Textes de Martine G texte de Martine G. du 26 mai : Conversation impossible

Conversation impossible

Oui, ils avaient tous deux fait semblant.

Quelques minutes auparavant, alors qu’elle parlait une fois de plus d’un pays qu’elle aimait, où ils étaient allés ensemble mais où, après leur séparation, lui n’avait jamais pu retourner, le téléphone avait sonné.

« Ma fille », avait-elle dit, puis, d’un ton joyeux « Allo, ma chérie ? ».

Quittant le fauteuil dans lequel il était assis, il est allé se planter devant un tableau accroché au mur, tentant de ne rien entendre.
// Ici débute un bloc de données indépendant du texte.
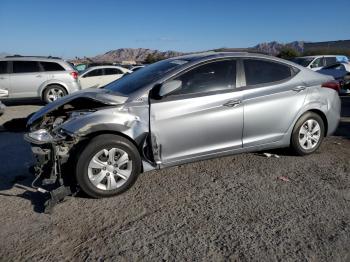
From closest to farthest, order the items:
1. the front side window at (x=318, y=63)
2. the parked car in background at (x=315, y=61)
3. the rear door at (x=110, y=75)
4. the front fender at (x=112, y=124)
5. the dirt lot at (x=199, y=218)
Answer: the dirt lot at (x=199, y=218)
the front fender at (x=112, y=124)
the rear door at (x=110, y=75)
the parked car in background at (x=315, y=61)
the front side window at (x=318, y=63)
Mais c’était impossible et il eut droit à ce qu’il redoutait le plus : un échange entre mère et fille se donnant, qui plus est, des nouvelles de tous les autres membres de la famille.
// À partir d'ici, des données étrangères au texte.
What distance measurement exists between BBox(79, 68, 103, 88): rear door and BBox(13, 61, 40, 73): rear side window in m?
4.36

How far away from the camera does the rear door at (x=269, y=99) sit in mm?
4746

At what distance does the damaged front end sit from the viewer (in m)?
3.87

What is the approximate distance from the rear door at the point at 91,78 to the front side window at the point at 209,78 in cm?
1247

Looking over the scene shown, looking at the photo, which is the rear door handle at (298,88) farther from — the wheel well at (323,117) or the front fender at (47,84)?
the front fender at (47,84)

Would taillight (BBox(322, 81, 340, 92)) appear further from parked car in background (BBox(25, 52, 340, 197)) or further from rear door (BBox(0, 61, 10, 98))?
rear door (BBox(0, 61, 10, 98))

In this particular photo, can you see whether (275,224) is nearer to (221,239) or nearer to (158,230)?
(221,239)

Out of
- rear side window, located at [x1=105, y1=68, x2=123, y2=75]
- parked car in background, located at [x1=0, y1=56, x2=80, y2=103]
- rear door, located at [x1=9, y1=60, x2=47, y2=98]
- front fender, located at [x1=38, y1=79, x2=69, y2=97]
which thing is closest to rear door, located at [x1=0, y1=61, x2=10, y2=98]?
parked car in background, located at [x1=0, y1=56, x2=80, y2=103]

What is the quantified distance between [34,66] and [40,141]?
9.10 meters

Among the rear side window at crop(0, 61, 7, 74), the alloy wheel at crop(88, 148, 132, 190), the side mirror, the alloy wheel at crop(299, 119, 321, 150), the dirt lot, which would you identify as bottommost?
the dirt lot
Heureusement cela ne dura pas aussi longtemps que cela aurait pu

- une grâce qu’elle lui fit ? -

et, le téléphone raccroché, comme il s’était maintenant rapproché de la fenêtre et regardait le parc, au-delà de la vitre, il l’entendit demander d’un ton léger : « Voyons Richard, de quoi parlions-nous ? »
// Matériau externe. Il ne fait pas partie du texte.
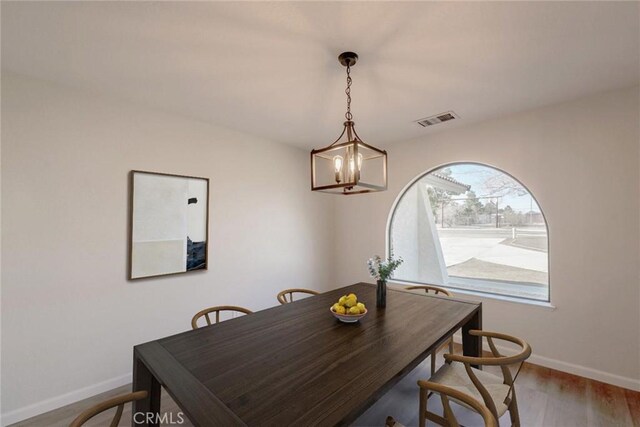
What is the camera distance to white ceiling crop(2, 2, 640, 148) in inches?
60.2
Le coeur vrillé, il avait répondu : « La guinguette ouvre, si nous allions prendre un café chaud ? »

Un instant d’hésitation puis, se levant, elle avait joué le jeu : « Bonne idée, depuis le changement de propriétaire le café est bien meilleur. »

Mais pourquoi avait-il fallu qu’elle ajoute « C’est Robert qui me l’a dit », flinguant ainsi la guinguette et le café chaud ?

Il avait fait une fois de plus celui qui n’avait pas entendu, l’avait aidée à passer son manteau, lui avait tenu la porte d’entrée mais, quand ils étaient arrivés au parc, lui avait proposé, vu la douceur du temps, de commencer par une promenade vers la roseraie. Elle avait accepté, sans commentaire cette fois, ce qui avait sauvé la roseraie.

Mais, au sortir de celle-ci, regardant rapidement sa montre, il avait évoqué un rendez-vous et pris prétexte de la proximité de la bouche de métro de ce côté du parc pour la quitter là, s’épargnant ainsi la guinguette et le café chaud.

Toute conversation avec elle était devenue maintenant un champ de mines.

Mère, PAF ! Epouse, PAF ! Mère, PAF ! Épouse, PAF !

Il n’y avait aucune échappée, elle se retrancherait là derrière, sûre de son bon droit.

Commentaires 2

  • Jean

    Souvenirs - poignards

    "Oui, ta vie a continué ...sans moi

    Mais pourquoi as-tu, aujourd'hui, accepté (ou provoqué)cette rencontre ?

    Qu'espérais-je en la provoquant (ou en l'acceptant)?"

    Jean

  • Martine

    Merci de ce commentaire-questions qui vous met en effet devant un abîme de réflexions.